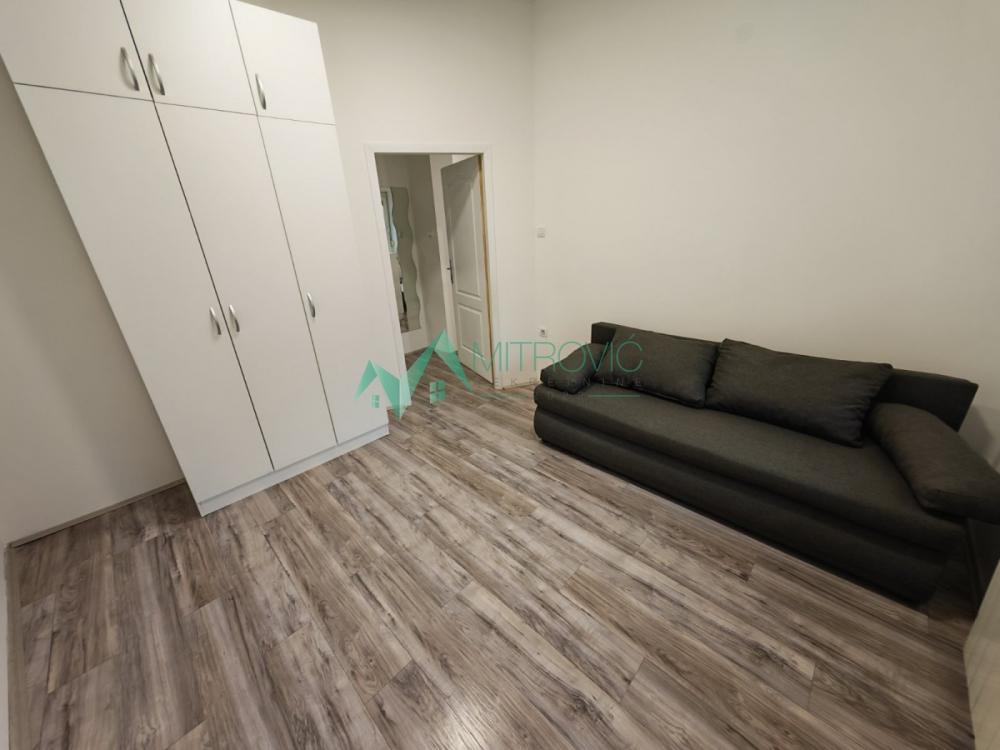 Slika 8 - Bulevar, 71m2. Trosoban stan. 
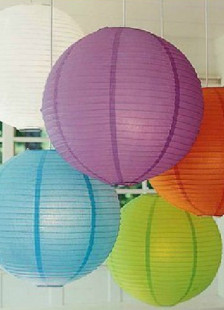 Lanterne en papier blanc pour mariages (autres couleurs disponibles) 30cm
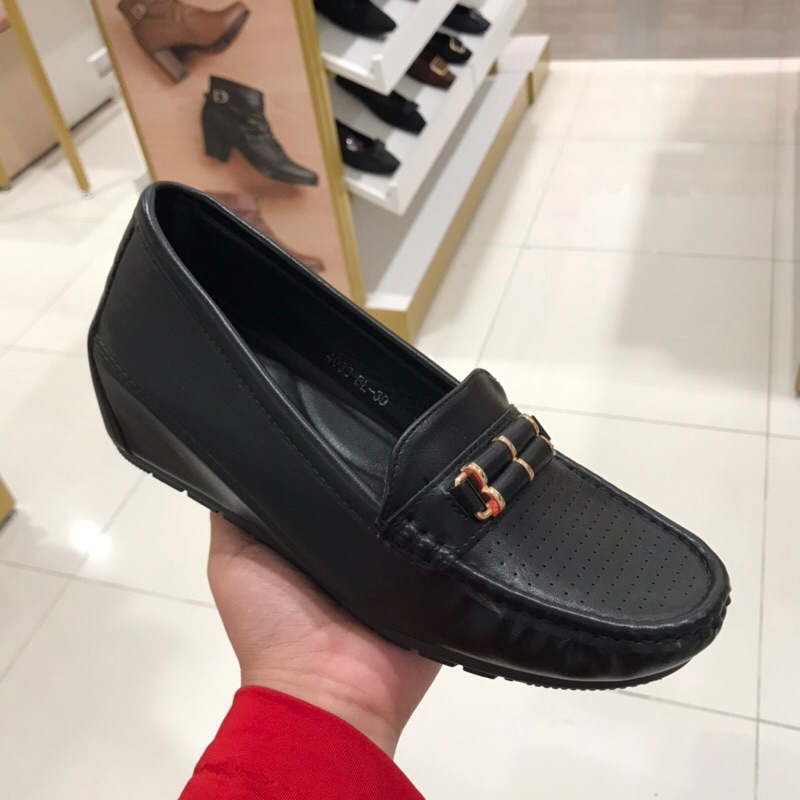 Laviola Sepatu Moccasin Wedges wanita white & black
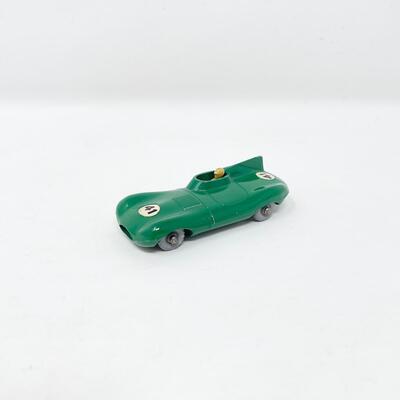 VINTAGE MATCHBOX LESNEY NO. 41 - D. TYPE JAGUAR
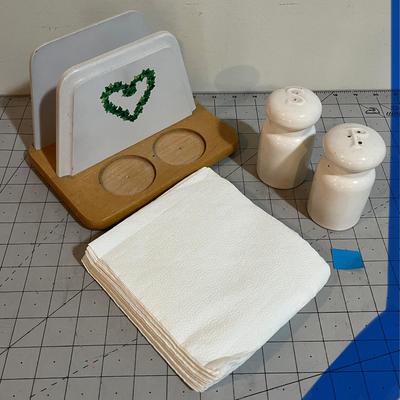 Vintage Napkin Holder with Salt & Pepper Shakers – Wooden Base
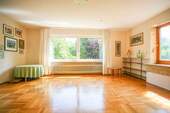 Wohnzimmer - Doppelhaushälfte mit 231,00 m² in Erlangen zum Kaufen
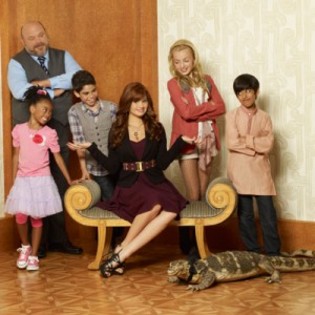 debby-ryan-jessie-cast-400 - disney 6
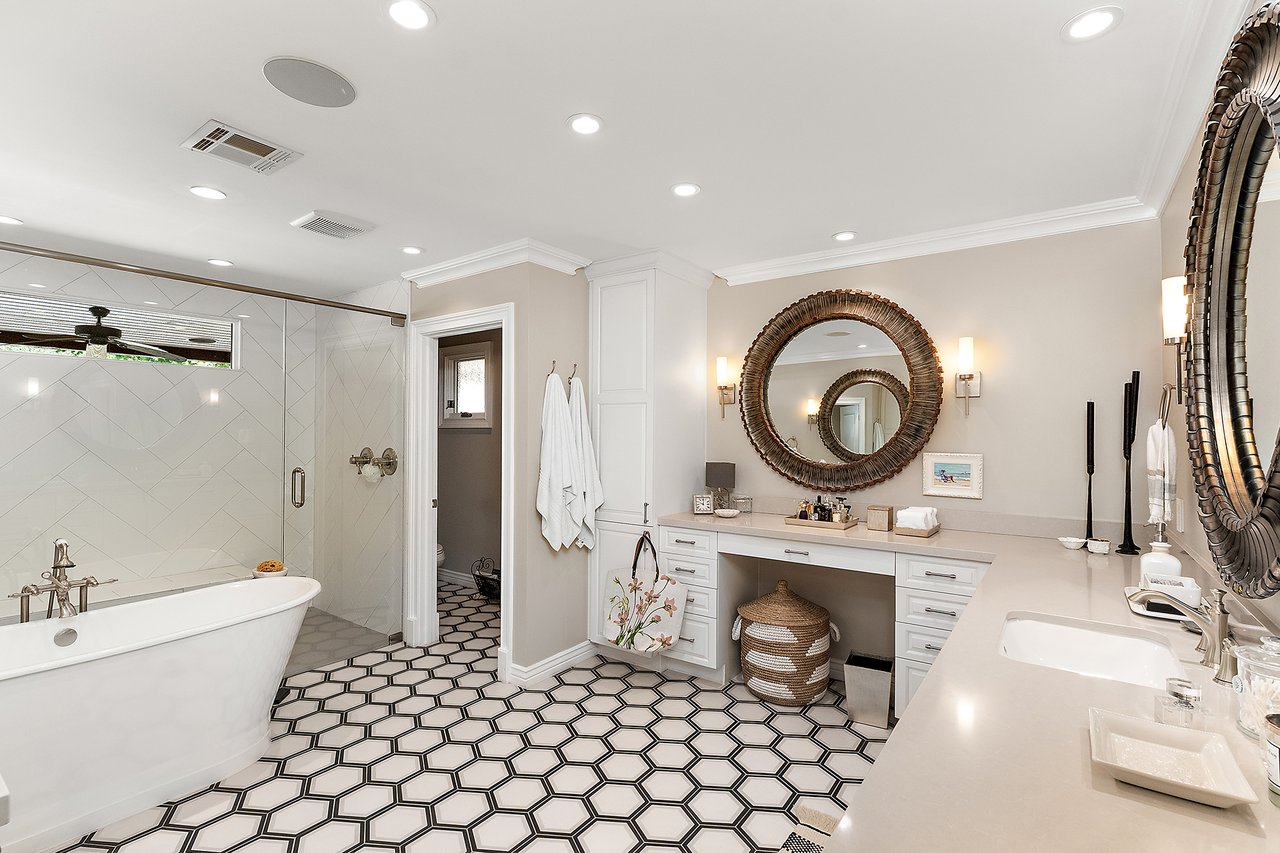 3508 E MARLETTE Avenue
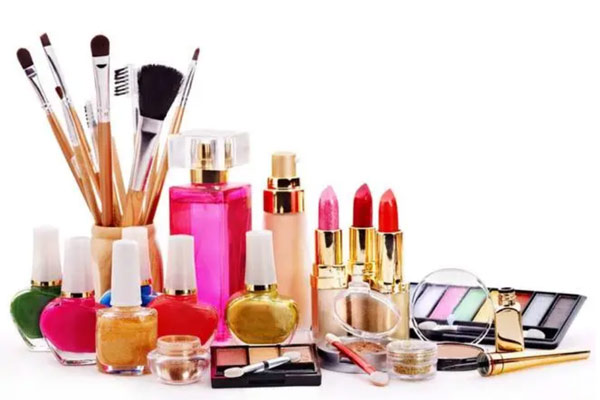 PeColor配色软件在化妆品行业有什么优势？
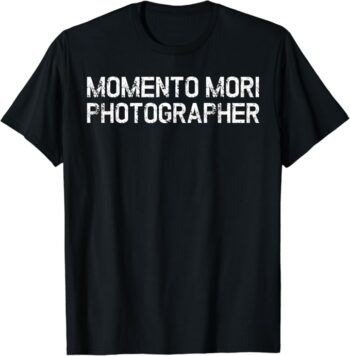 Fun Simple Momento Mori Photographer Halloween T-Shirt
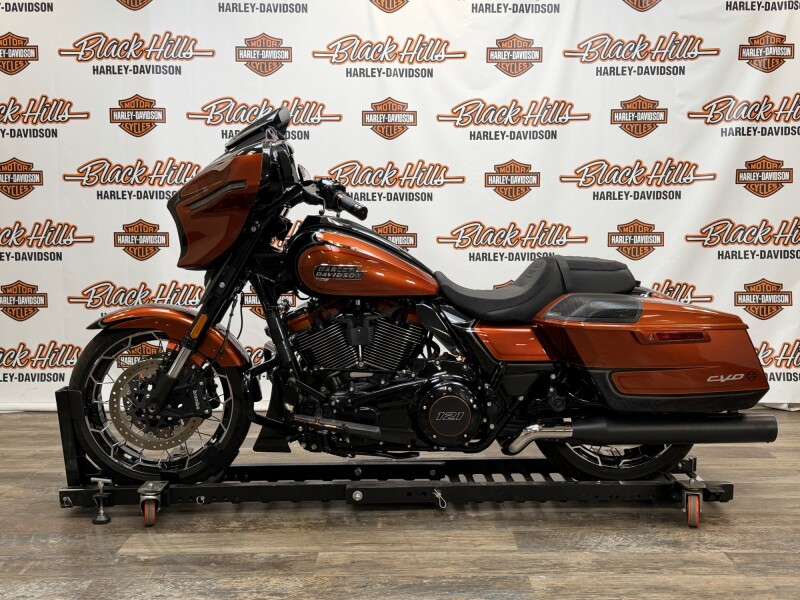 FLHXSE 2023 CVO™ Street Glide®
===
> Work required: Excluding the pictures, retype the line containing "3508 E MARLETTE Avenue" and all lines after it down to the end of the data above.

> Output for this task:
 3508 E MARLETTE Avenue
 PeColor配色软件在化妆品行业有什么优势？
 Fun Simple Momento Mori Photographer Halloween T-Shirt
 FLHXSE 2023 CVO™ Street Glide®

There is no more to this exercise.